Hay otro equívoco que me parece más importante. Para hablar de él, tomaré la desviación de contar antes algo de lo que hablé hace unos días con un amigo. Se trata de una persona muy cualificada, tanto por su inteligencia como por su desempeño laboral. Estaba muy enfadado; le parecía inadmisible que su país estuviera regido (no sólo últimamente) por unas personas que se mostraban tan ineptas y pertinaces en el error. Decía que él estaba acostumbrado en su trabajo a ver cómo, cuando se cometía un error, aún restaba la elemental capacidad de corregirlo y recomenzar desde el lugar de la corrección; no otra cosa sería posible en la empresa privada. Pero en España, la administración de lo público no se regía por esos parámetros ni, en ese ámbito, estaba penalizada de manera alguna la ineptitud; lo cual, en su opinión, nos estaba empujando cada vez más hacia la catástrofe. Una buena parte de él, por otro lado, le llevaba a considerarse "ciudadano del mundo", por lo cual estaba pensándose buscar una "salida personal" a esta situación: le había surgido la posibilidad de ir a trabajar a uno de los que ahora se consideran países emergentes, y, consecuente, podríamos decir, con el principio de que "allí donde estoy bien, ésa es mi patria", iba a acabar, probablemente, yéndose para allá y así olvidarse de este país que tanto le estaba decepcionando.
El desvío que tomé para contar este encuentro con mi amigo me ha de servir para empezar a dar razón de por qué el auge del individualismo, junto con el hecho de ser un factor imprescindible en el desarrollo de la creatividad y del descubrimiento de nuevas oportunidades de avance social, suele correlacionar de manera intensa con la aparición de crisis sociales.
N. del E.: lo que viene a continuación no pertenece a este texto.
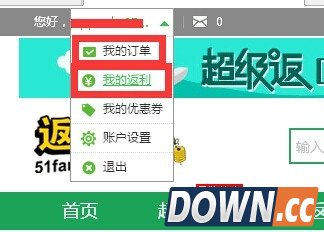 返利网F币如何免费兑换手机话费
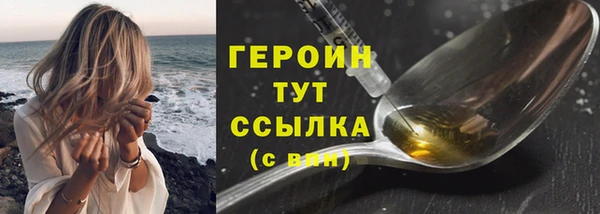 spice Козельск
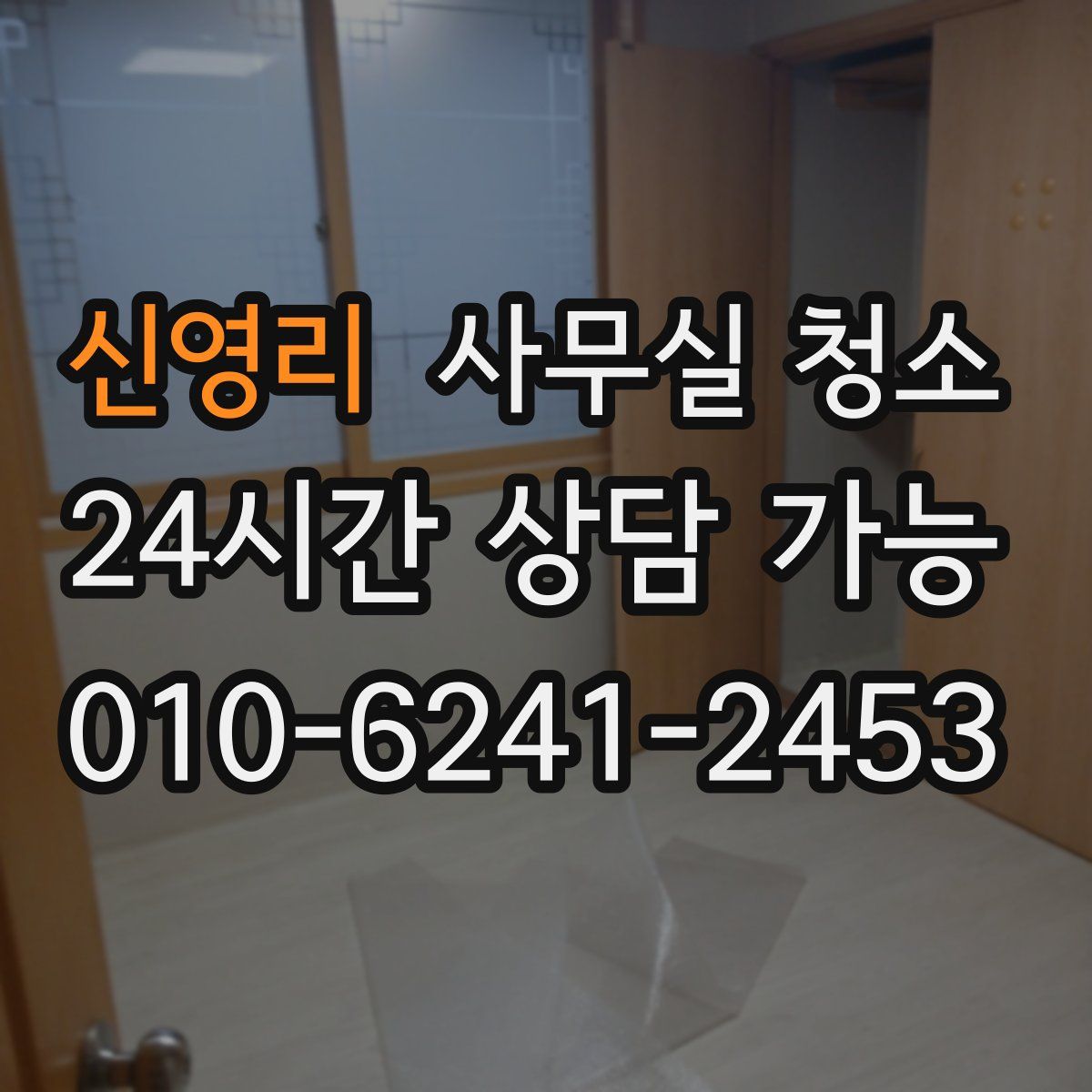 신영리 사무실 청소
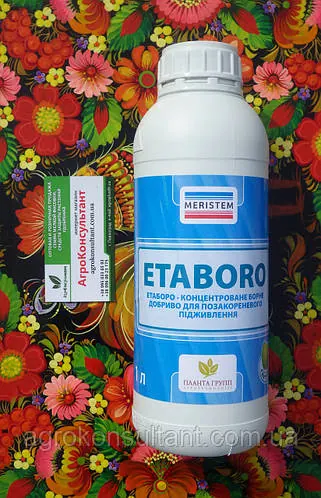 Етаборо / ETABORO (Meristem), 1 л — концентроване борне добриво для позакореневого підживлення бороплюс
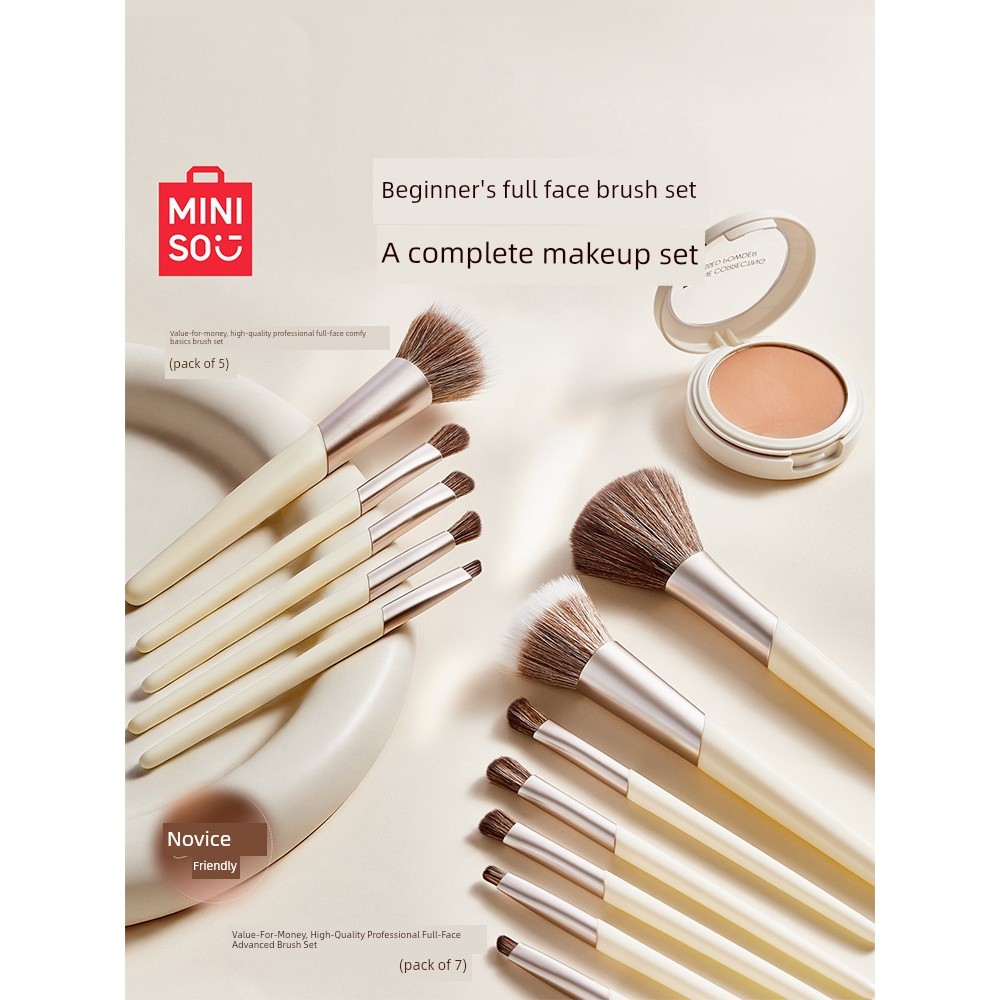 kit pincel maquiagem profissional kit pincel maquiagem MINISO MINISO Premium Conjunto de pincéis de maquiagem para inici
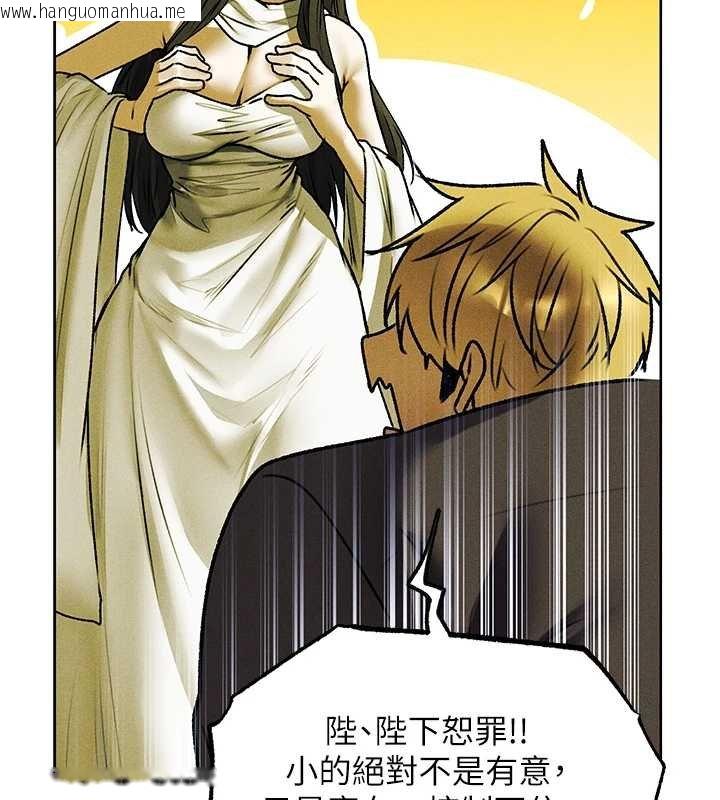 韩国漫画人妻猎人韩漫_人妻猎人-第121话-小黄毛晋升成血族?!在线免费阅读-韩国漫画-第69张图片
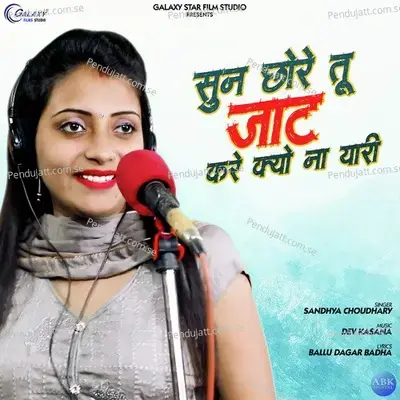 Sun Chhore Tu Jaat Kare Kyo Na Yaari - Sandhya Choudhary album cover 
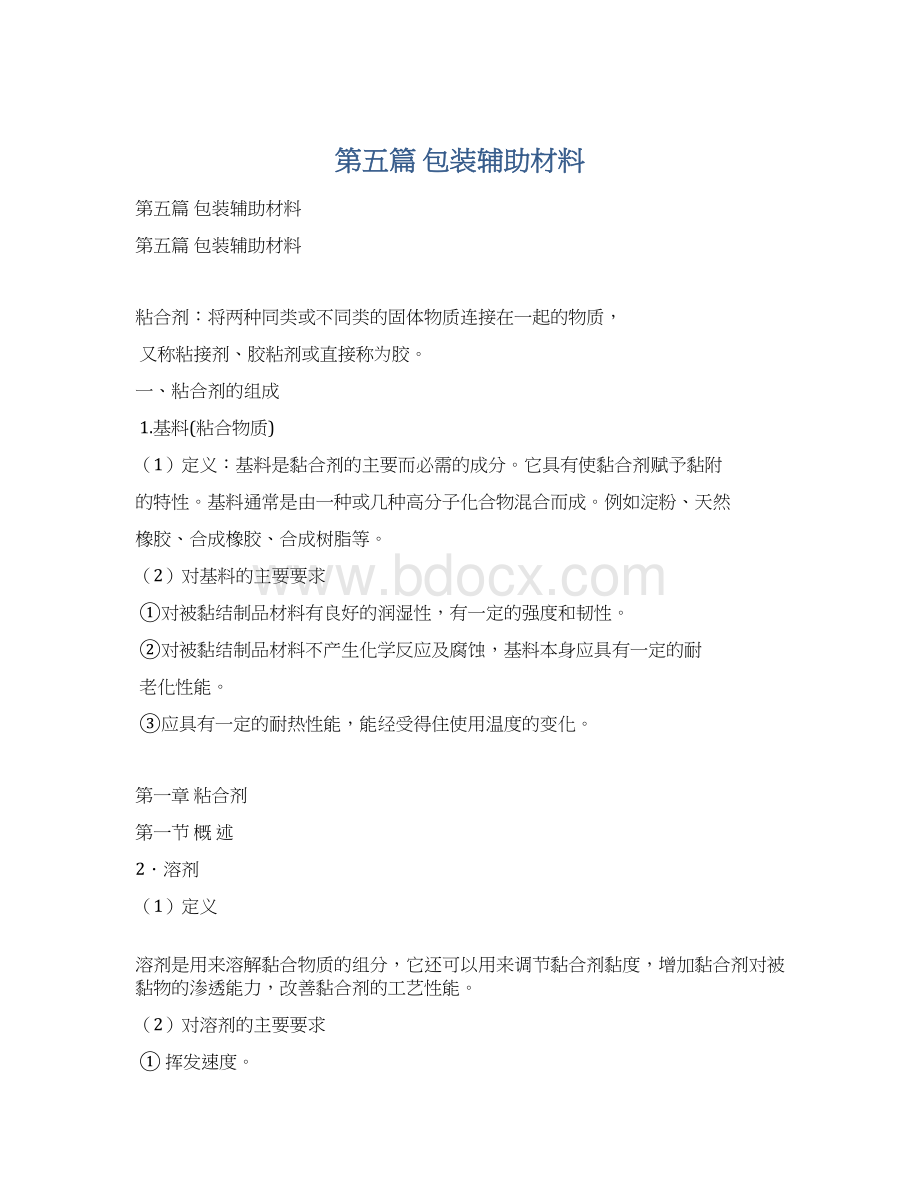 第五篇 包装辅助材料.docx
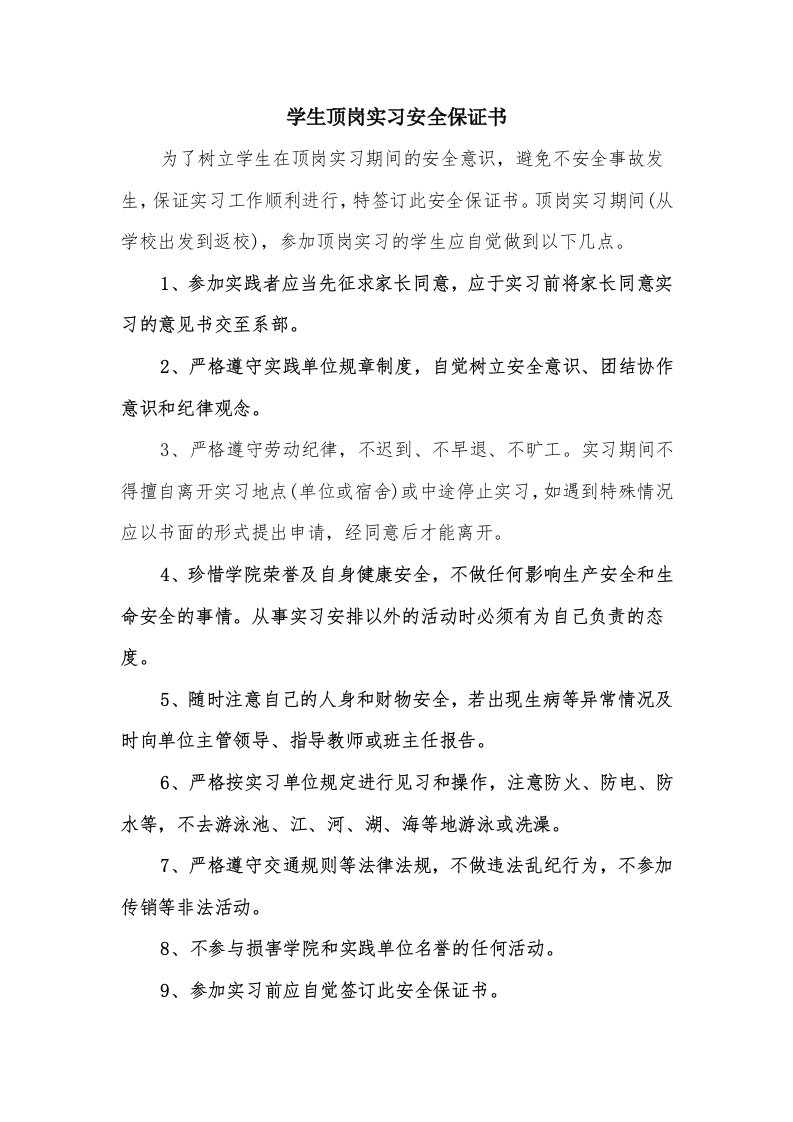 学生顶岗实习安全保证书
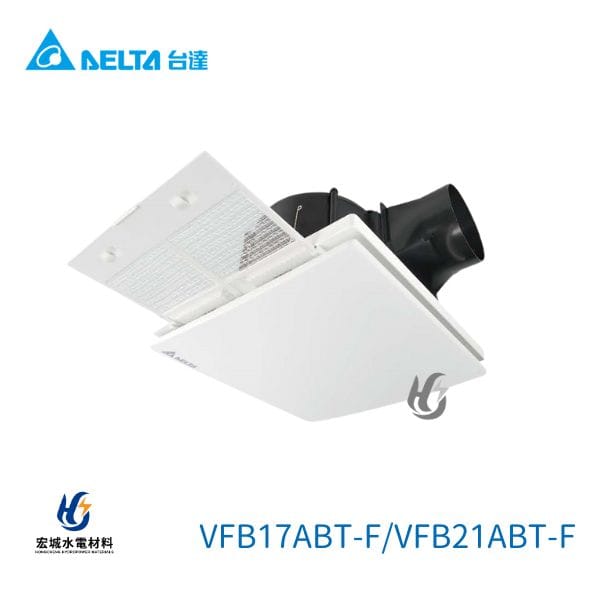 台達電子 浴室抽風機 VFB17ABT-F VFB21ABT-F DC直流|附濾網|超省電|超靜音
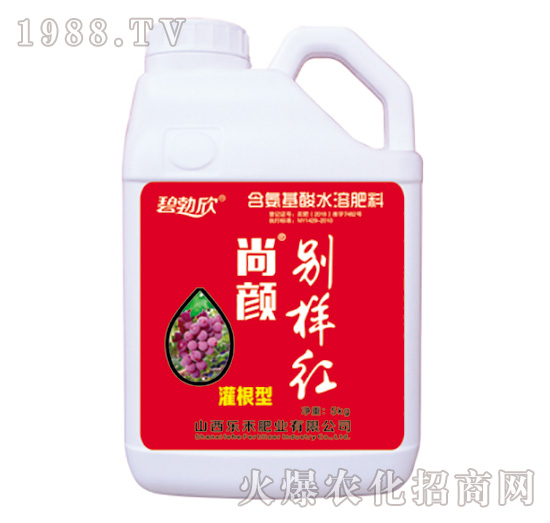 尚顏別樣紅-樂(lè)禾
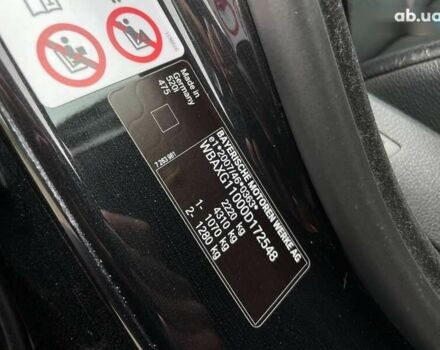 БМВ 5 Серія, об'ємом двигуна 2 л та пробігом 240 тис. км за 12799 $, фото 11 на Automoto.ua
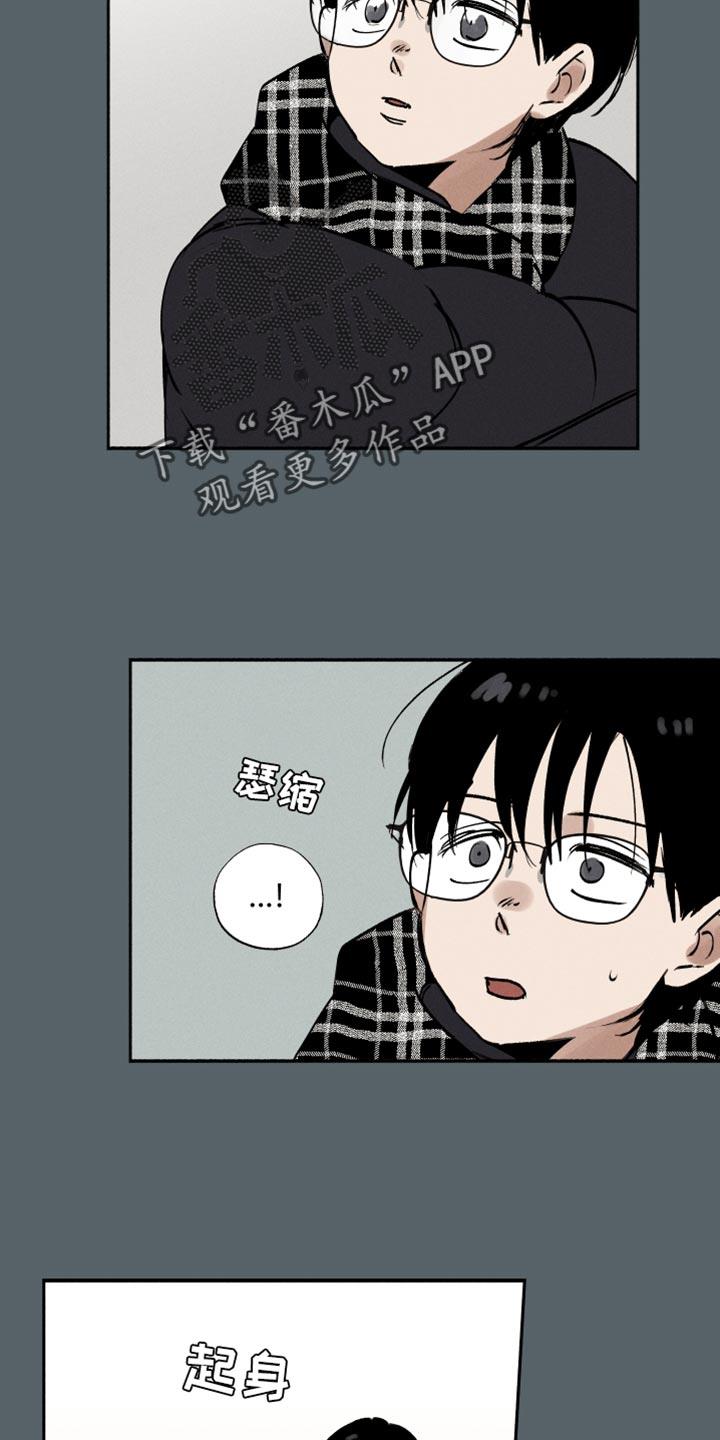第41话 海带汤 第 9 页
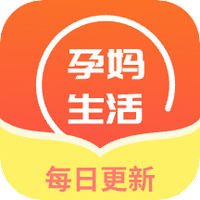 孕妈生活记录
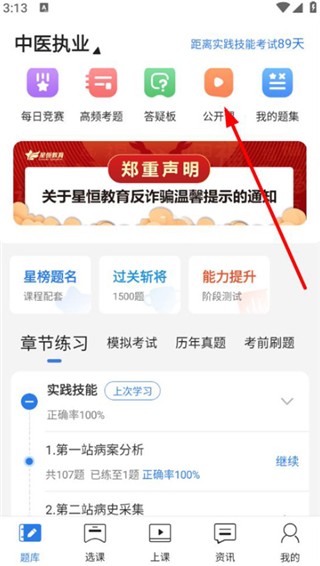 星题库app官方版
La Grecia en la que vivió Diógenes arrastraba aún la gran crisis colectiva que causó y siguió a la Guerra del Peloponeso, en donde las ciudades-estado estaban en horas muy bajas. Cicerón vivió en los tiempos de las devastadoras Guerras Civiles que desembocaron en el fin de la República romana. Marco Aurelio fue el último gran emperador de Roma; su hijo Cómodo significó un marcado punto de inflexión hacia la decadencia. Del Renacimiento, me atrevería a decir que en aquella ocasión el individualismo fue ante todo una gran potencia creadora porque, a la vez, se desarrollaron por entonces los estados-nación, que, al significar un modo aceptado de trascendencia de lo individual, sirvieron de cauce constructivo a la gran eclosión de subjetividad que por entonces tuvo lugar. Y en estos tiempos de la globalización, la crisis de identidad de las naciones no creo que haya traspasado aún el umbral crítico que la haría ser algo más que una grave amenaza, aunque lugares como España lideran la marcha hacia ese umbral.
Todo lo cual no está desprovisto de lógica, porque, si triunfan maneras de estar en el mundo según las cuales nada trasciende del individuo, que busca su autosuficiencia, es de prever que cada uno trate de instalarse allí donde pueda estar personalmente bien, desentendiéndose de lo que le ocurra a su sociedad… ¿Su sociedad? ¿Qué sentido de la sociedad queda cuando se han desechado los valores del patriotismo y, por tanto, se deja de tener la referencia de un bien común que trasciende de lo personal? Si el patriotismo es un valor que deja de estar vigente, ¿a qué podré apelar para que mi amigo no se dedique a buscar una "solución personal" y se siga sintiendo implicado en la marcha de esta España en la que no nos encontramos precisamente bien, pero que no por ello deja de ser, para algunos todavía, nuestra patria?